§ DOCUMENT EXCERPT
»»

Re: Public key authentication defeats passwd age warning.

From: The other Thomas Gardner (tGARDNER_at_ElectEngrngCompSci.CaseWesResUniv.EDU)
Date: 08/27/04

  • Next message: n0ne: "Using SSH Tunnel to circumvent University port blocking"
    Date: 27 Aug 2004 16:48:24 GMT
    
    

    Darren,

    Thanks a bunch for getting back to me. I sure appreciate it. I was
    just about to send basically the same note to openssh-unix-dev, but I
    guess I don't have to now...

    Darren Tucker <dtucker@dodgy.net.au> wrote:
    > In OpenSSH's native password support, password expiry is only checked
    > during password authentication, and the warning is generated as part of
    > that check (auth_shadow_pwexpired in auth-shadow.c).
    >
    > In PAM's world view, password expiry is done as part of the account checks
    > (ie pam_acct_mgmt) which sshd must check for all auth types (since it
    > has no idea what critera PAM might use for those checks).

    Good info, thanks. Confirms what I'd guessed would be the case.

    > It would be possible to generate the messages for non-password auths too
    > but I'm not sure it makes sense. If you're not using the password at all,
    > is it relevant that it's expired?

    Yes, because my customer sez so. :-)

««

(Saved entries)
»»

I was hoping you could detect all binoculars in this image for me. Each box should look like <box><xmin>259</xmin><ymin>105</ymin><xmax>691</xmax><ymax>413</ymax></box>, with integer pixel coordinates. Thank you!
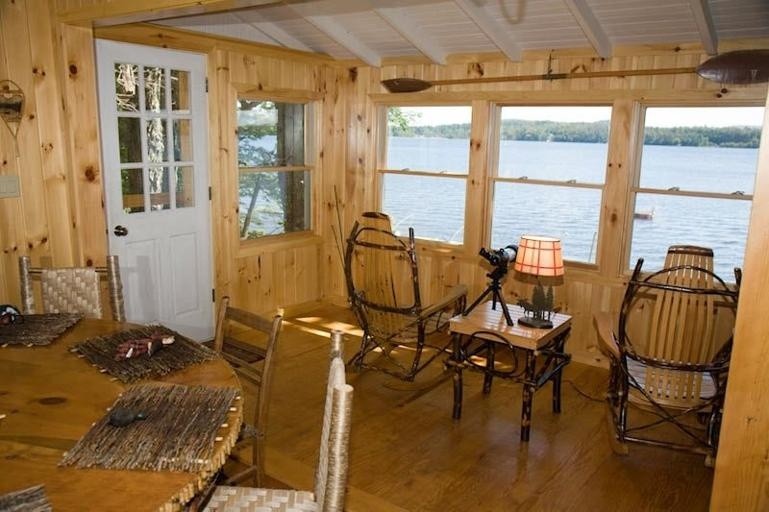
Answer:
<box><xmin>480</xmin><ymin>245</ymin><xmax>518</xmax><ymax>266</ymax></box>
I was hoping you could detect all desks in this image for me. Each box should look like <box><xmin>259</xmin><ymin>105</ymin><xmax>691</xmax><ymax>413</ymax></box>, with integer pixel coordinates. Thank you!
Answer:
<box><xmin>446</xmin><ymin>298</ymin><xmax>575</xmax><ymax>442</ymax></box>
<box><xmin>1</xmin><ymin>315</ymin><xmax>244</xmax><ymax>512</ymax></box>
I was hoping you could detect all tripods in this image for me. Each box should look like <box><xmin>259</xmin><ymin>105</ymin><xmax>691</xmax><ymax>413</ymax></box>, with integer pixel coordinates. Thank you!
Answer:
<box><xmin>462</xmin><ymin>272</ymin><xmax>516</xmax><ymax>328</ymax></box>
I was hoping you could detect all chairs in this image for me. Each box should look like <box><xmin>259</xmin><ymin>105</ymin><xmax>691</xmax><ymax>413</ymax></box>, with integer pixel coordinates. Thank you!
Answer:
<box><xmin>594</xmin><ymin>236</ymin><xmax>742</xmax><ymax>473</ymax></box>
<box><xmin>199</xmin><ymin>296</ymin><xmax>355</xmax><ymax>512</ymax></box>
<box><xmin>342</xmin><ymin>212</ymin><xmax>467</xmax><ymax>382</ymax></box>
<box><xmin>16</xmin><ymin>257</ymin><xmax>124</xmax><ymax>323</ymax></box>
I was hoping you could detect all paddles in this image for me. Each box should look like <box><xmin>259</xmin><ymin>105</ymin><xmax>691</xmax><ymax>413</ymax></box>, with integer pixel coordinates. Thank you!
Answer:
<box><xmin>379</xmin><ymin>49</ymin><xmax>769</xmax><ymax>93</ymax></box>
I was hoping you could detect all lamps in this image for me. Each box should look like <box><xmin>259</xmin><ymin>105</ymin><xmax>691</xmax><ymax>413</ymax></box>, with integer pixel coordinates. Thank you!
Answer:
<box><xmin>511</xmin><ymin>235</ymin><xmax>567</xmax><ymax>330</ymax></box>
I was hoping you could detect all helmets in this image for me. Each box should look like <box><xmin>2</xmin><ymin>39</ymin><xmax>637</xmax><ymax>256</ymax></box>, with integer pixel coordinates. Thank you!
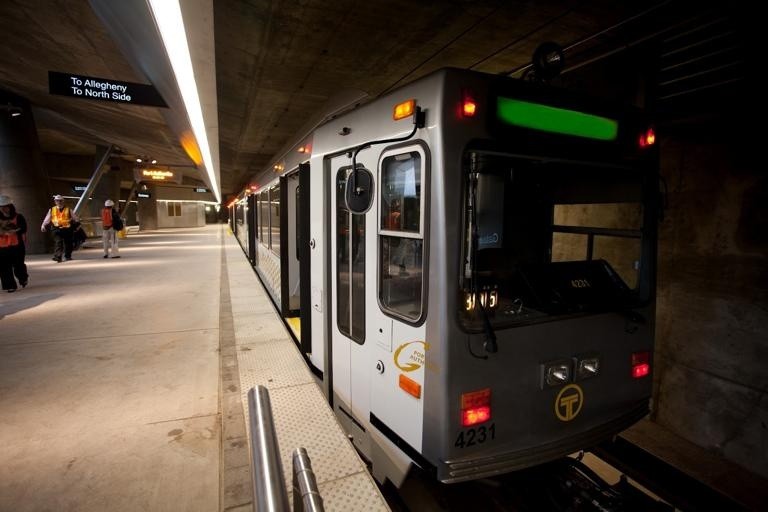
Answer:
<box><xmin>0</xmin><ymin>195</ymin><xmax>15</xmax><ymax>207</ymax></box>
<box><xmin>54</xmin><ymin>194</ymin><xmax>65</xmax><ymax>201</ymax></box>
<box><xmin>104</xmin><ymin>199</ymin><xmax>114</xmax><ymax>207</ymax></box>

««

§ TASKS AND EXERCISES
A. Quote the email about OpenSSH password expiry word for word, starting with the words containing "Darren Tucker <dtucker@dodgy.net.au>" and ending with "for those checks).".
B. Continue the email about OpenSSH password expiry from where it stops.
You can ignore the rows entirely.

§ ANSWER SECTION
A.
Darren Tucker <dtucker@dodgy.net.au> wrote:
    > In OpenSSH's native password support, password expiry is only checked
    > during password authentication, and the warning is generated as part of
    > that check (auth_shadow_pwexpired in auth-shadow.c).
    >
    > In PAM's world view, password expiry is done as part of the account checks
    > (ie pam_acct_mgmt) which sshd must check for all auth types (since it
    > has no idea what critera PAM might use for those checks).

B.
    Seriously, though, the passwd expiration isn't to keep you out,
    it's meant to try to help limit the exposure to the unauthorized
    folks in case they manage to get your passwd some day. OK, so YOU
    never use the passwd, however, in a sensitive environment, it still
    makes sense to me that you'd still want to change it on a regular
    basis in the off chance that someone else got their hands on it
    and THEY are using it (even if you aren't). That's what passwd
    expiration (in general) is all about, no?

    > And what do you do if it is? Deny the
    > login even though the credentials used for the authentication (ie the
    > public key) are perfectly fine? Or generate a message of the form "your
    > password expired X days ago"?

    That part does actually work the ``right'' (depending on your view
    of the world) way now. If I log in and my passwd has expired, but
    it's still before my account is disabled due to over-expired passwd,
    it prompts me to change my passwd. Just like if I were logging
    in any other way. If I don't get it changed between the time the
    passwd expires and the cutoff, it should then disallow access all
    together (haven't tested that part yet, though, but I suspect PAM
    is gonna handle that so that should probably work that way, yes?).

    That really only covers the login case, however. I would imagine
    that for scp or when you do ``ssh machine command arg'' type thing,
    I would think the right behavior should probably be to simply deny
    access (yes even with a perfectly valid key), since there's no
    guarantee that there will be anyone at the keyboard. I haven't
    tested that either, though. I spent most of my time trying to
    figger out why I wasn't getting my warnings. Whatever it currently
    does is probably fine, though. That's a topic for another day.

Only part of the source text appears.